- **DIRECTIONS FOR THIS TASK**
Count the lines in the rows below that contain the word "camera". Reply with that number alone.

- **STORED DATA**
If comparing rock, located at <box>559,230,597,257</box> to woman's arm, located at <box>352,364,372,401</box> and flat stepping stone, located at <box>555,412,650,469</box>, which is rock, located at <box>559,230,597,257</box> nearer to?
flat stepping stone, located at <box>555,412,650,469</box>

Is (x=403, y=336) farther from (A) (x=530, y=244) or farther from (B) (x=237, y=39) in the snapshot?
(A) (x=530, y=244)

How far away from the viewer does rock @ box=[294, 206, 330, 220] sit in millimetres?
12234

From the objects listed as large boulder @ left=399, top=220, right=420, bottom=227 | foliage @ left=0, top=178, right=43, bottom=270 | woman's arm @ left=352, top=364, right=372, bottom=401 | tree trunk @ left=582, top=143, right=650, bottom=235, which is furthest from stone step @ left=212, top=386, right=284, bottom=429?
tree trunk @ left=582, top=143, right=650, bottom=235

--

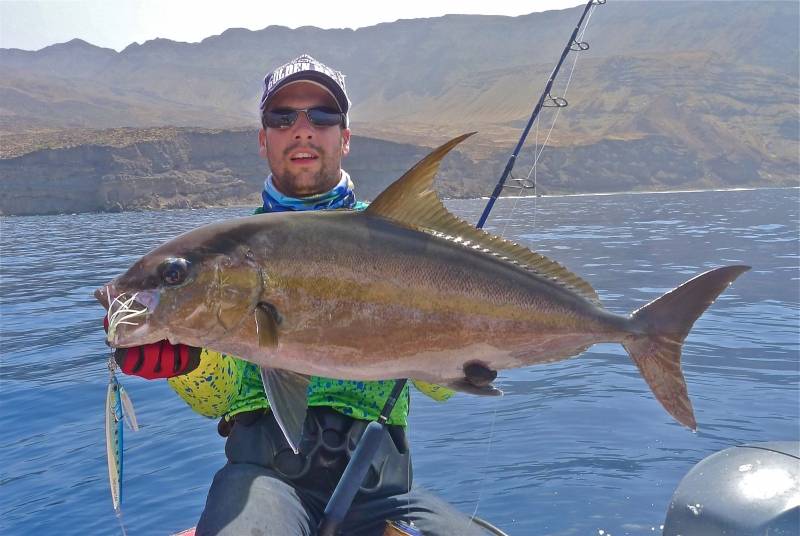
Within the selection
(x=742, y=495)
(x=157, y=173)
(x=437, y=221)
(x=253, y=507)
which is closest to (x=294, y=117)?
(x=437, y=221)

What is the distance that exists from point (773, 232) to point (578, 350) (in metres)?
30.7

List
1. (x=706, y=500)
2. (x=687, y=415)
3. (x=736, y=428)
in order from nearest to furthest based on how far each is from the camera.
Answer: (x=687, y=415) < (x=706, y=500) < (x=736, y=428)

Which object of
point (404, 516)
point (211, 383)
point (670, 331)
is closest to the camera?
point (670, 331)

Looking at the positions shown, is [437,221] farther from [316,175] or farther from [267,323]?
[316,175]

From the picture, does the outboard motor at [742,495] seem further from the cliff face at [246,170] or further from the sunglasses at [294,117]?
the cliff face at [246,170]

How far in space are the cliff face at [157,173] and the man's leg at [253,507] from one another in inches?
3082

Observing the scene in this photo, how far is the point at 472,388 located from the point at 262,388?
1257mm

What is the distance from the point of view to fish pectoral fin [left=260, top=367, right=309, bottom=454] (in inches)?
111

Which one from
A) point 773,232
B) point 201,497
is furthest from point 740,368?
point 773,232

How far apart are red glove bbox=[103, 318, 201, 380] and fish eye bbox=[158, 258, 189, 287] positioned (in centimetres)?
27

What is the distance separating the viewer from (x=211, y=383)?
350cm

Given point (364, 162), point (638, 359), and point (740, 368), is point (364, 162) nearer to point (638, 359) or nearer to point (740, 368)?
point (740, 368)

- **RESULT OF THE EXERCISE**
2